The CDF of \(D_{n}^{\alpha }\) can be related to the significance level α as [45];

$$P\left( {D_{n} \, \le \,D_{n}^{\alpha } } \right)\, = \,1 - \alpha$$
(20)

and \(D_{n}^{\alpha }\) values at various significance levels α can be obtained from a standard mathematical table as shown in reference [45]. Table 4 shows the K-S test results of the experimental fatigue life data for MTS type spot welded specimen taking into account the loading case of 3700–200 N.

Table 4 K-S test results for experimental results of MTS type spot welded specimens under the loading of 3700–200 N

Using 1% significance level \(D_{n}^{\alpha } = D_{5}^{0.01}\) can be obtained from a standard mathematical table [45], which is K-S test, as 0.669. Because all the \(D_{n}\) values founded are less than from \(D_{n}^{\alpha } = D_{5}^{0.01} =\) 0.669, the assumed lognormal distribution is acceptable for 1% significance level and K-S test and this shows the reliability of the data.

3 Conclusions

In this work, the fatigue failure behavior of MTS specimens was investigated probabilistically and the following points were determined:

The anticipated failure probability, for the function of Eq. (11), of “one in ten million” indicates a very safe design; this is the case in spite of the comparatively low safety factor of 1.42, based on the mean values of yield strength and stress.

The stress-strength reliability value of 0.9994 (for the function of Eq. (13)) corresponds to 6 failures per 10,000. This is a relatively lower reliability than that obtained in first case (from Eq. (11)) for the constant load condition, and would be considered unacceptable in most applications.

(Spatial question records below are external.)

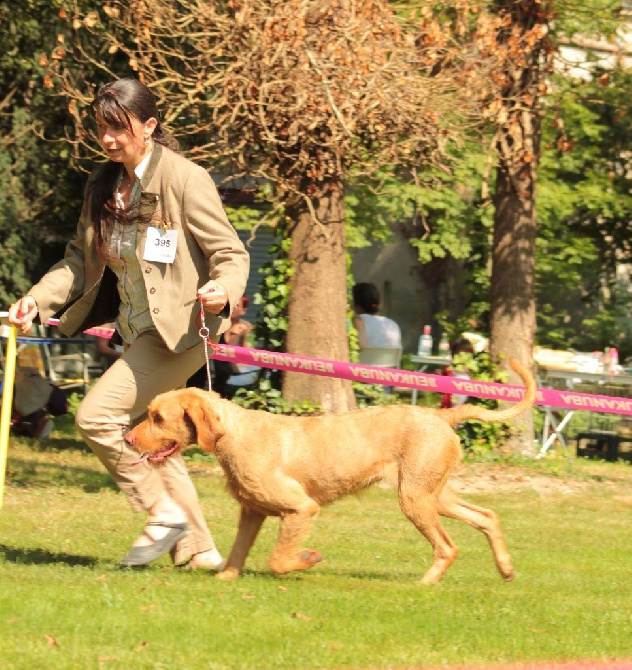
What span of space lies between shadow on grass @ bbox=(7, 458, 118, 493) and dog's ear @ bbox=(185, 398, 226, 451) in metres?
4.61

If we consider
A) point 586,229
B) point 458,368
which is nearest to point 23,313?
point 458,368

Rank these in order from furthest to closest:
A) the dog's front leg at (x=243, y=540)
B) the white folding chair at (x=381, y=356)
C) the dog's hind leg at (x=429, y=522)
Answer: the white folding chair at (x=381, y=356)
the dog's hind leg at (x=429, y=522)
the dog's front leg at (x=243, y=540)

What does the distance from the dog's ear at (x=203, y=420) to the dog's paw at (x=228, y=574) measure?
73 cm

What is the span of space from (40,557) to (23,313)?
1.69 meters

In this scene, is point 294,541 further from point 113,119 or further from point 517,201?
point 517,201

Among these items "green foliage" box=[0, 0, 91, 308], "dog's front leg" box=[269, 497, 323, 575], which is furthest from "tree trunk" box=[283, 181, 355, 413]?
"dog's front leg" box=[269, 497, 323, 575]

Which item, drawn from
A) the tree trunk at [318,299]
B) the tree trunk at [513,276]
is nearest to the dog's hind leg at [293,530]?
the tree trunk at [318,299]

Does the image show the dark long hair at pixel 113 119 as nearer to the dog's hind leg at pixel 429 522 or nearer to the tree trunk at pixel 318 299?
the dog's hind leg at pixel 429 522

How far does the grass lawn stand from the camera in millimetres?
5059

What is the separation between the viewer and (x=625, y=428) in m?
15.7

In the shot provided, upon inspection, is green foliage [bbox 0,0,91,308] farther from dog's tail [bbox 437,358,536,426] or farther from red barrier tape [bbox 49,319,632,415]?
dog's tail [bbox 437,358,536,426]

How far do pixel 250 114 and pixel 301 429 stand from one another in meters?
5.39

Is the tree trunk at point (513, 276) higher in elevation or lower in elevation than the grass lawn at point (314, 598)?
higher

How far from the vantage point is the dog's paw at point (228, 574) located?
652 centimetres
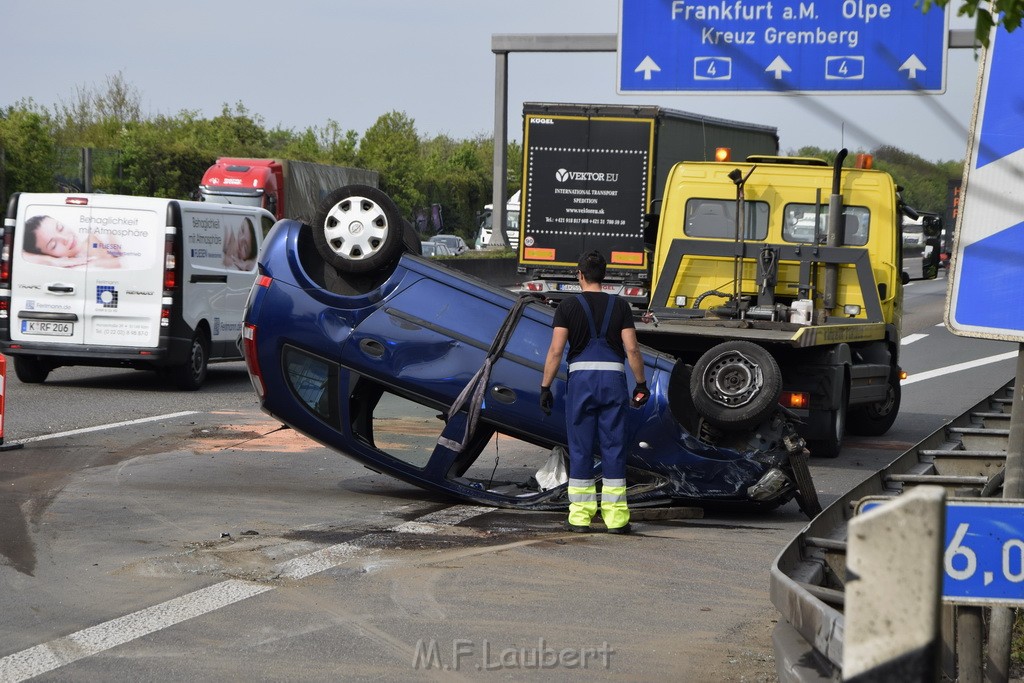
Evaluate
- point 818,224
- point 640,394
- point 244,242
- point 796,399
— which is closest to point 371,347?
point 640,394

For the final case (for the function of Eq. (16)), the reliability of the spot welded MTS specimen under fluctuating loading condition, that is in terms of fatigue loading, is low because the system was considered overall and it is clear that failure will occur. This value also shows why fatigue loading is one of the most important deformation mechanisms.